Caputo joined Disney after serving as Vice President of Corporate Communications for the CBS Corporation from 1996 to 1998. At CBS, she helped oversee a department which handled issues relating to CBS management, business operations and program publicity. She was also responsible for media relations, special projects and public affairs objectives in all aspects of CBS, and managed the CBS/TIME millennium symposium project, which resulted in the production of a series of nationally broadcast television shows.

===Television===

In addition to her posts at Citi, Caputo is a television commentator and public speaker on current events and politics. She is a contributor to O Magazine. She has been an NBC and MSNBC political analyst for the past presidential election cycles and was a contributing editor to George magazine. She also served as a co-host of CNN's Crossfire and CNBC and MSNBC's Equal Time.

==Political career==
After graduate school, influenced by one of her college professors, Caputo decided to look for a job in government. Caputo was the national issues press secretary during the Dukakis-Bentsen presidential campaign in 1988. She was then press secretary to US Senator Tim Wirth of Colorado, and US Representative Bob Traxler of Michigan. In 1992, at the Democratic National Convention, she ran Al Gore's media operations. After working on the 1992 Clinton-Gore campaign, she was asked to become Hillary Clinton's press secretary, at the age of 27. She oversaw the communications and media relations operations for the First Lady and the First Family and served as chief spokesperson. She also became deputy assistant to President Bill Clinton, and held those positions from 1993 through 1996. She was a senior advisor to Hillary Clinton's presidential campaign in 2008. She was frequently seen on CNN, MSNBC, and other television networks providing analysis on the 2008 and on the 2016 presidential races.

==Organizations==
Caputo serves on the boards of Best Buy Co., Inc. (Nominating and Governance Committee and Compensation Committee), and is a board member of the following organizations: The J. William Fulbright Foreign Scholarship Program, WNET Channel 13, New Visions for Public Schools, the Creative Coalition. She is a member of the Reuters Editorial Advisory Board, the advisory council on Media Relations for Brown University, the board of advisors of Northwestern University's Medill School, the New York Restoration Project Chairman's Council, the New York Presbyterian Sloane Hospital Advisory Committee. Caputo is a member of the Brookings Institution's Public Sector Leadership Initiative Advisory Board, the Council on Foreign Relations, the Economic Club of New York and the Financial Women's Association.

==Awards and honors==
Caputo has been selected as the AWNY Advertising Woman of the Year and one of Ad Age's Advertising Women to Watch. She is a NYWICI Matrix Winner for outstanding achievements in the communications industry and has also been recognized as the Direct Marketing International Woman of the Year. Caputo was selected as a Young Global Leader of The World Economic Forum. She was named one of "New York's Rising Stars: 40 under 40" by Crain's New York Business. She was named by Crain's New York Business as one of the six New York women who are emerging as influential. She was also named by Crain's New York Business as one of New York's most connected New Yorkers.
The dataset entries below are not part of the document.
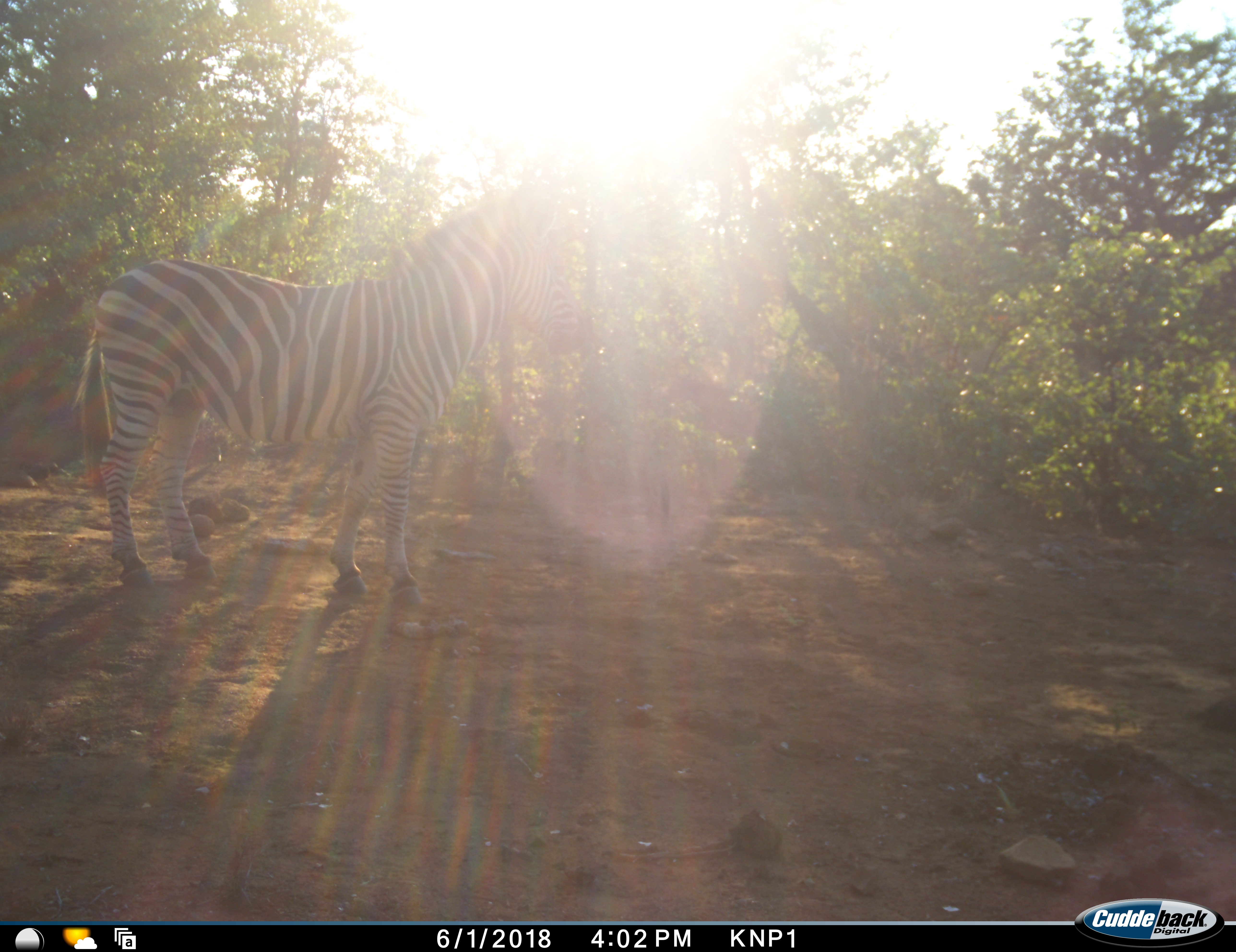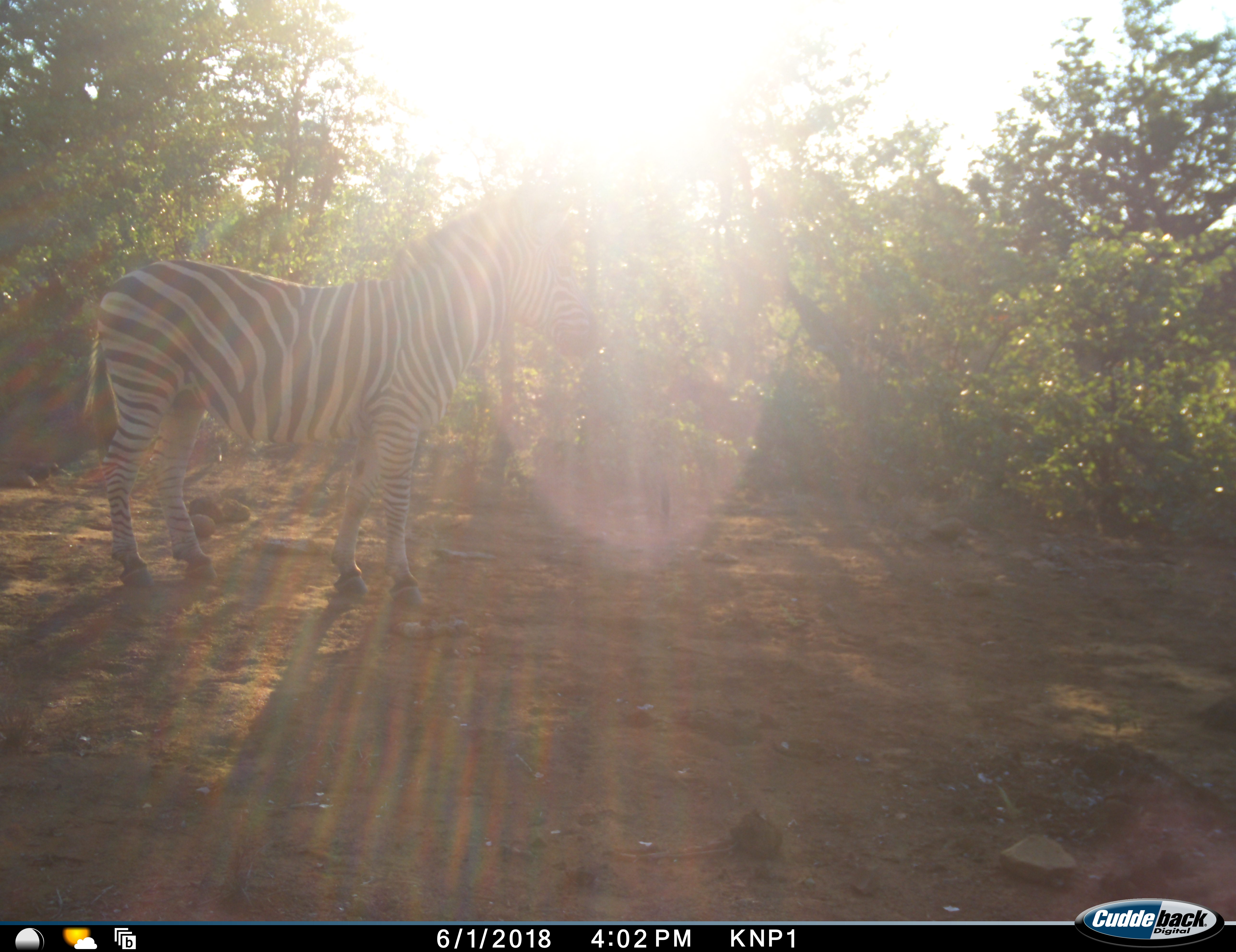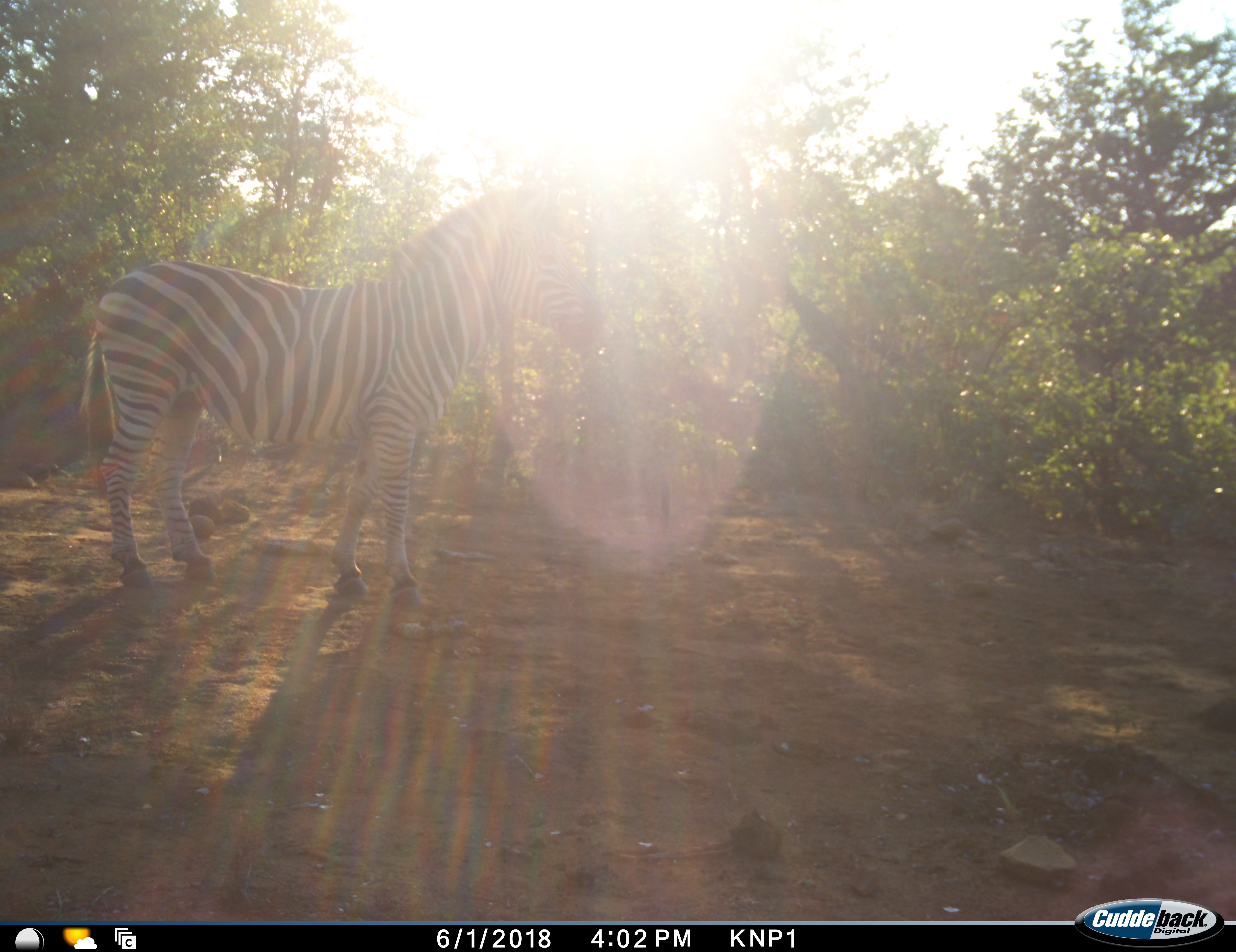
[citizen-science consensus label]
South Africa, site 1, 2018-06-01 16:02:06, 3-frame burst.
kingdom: Animalia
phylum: Chordata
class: Mammalia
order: Perissodactyla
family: Equidae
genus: Equus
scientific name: Equus quagga burchellii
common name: burchell's zebra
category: zebraburchells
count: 1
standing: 100%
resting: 0%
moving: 0%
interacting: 0%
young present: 0%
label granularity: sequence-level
In December 2010, she was named a 2011 winner of the NCAA Silver Anniversary Award, given annually to six former NCAA student-athletes for distinguished career accomplishment on the 25th anniversary of their college graduation. Among her fellow honorees from that class were former NFL and Major League Baseball player Bo Jackson and current New York Yankees manager Joe Girardi.

In December 2016, Caputo was inducted into PRWeek's Hall of Fame in recognition of her "outstanding contribution to the development of the communications industry".

==Personal life==
Caputo lives in New York with her husband and two children.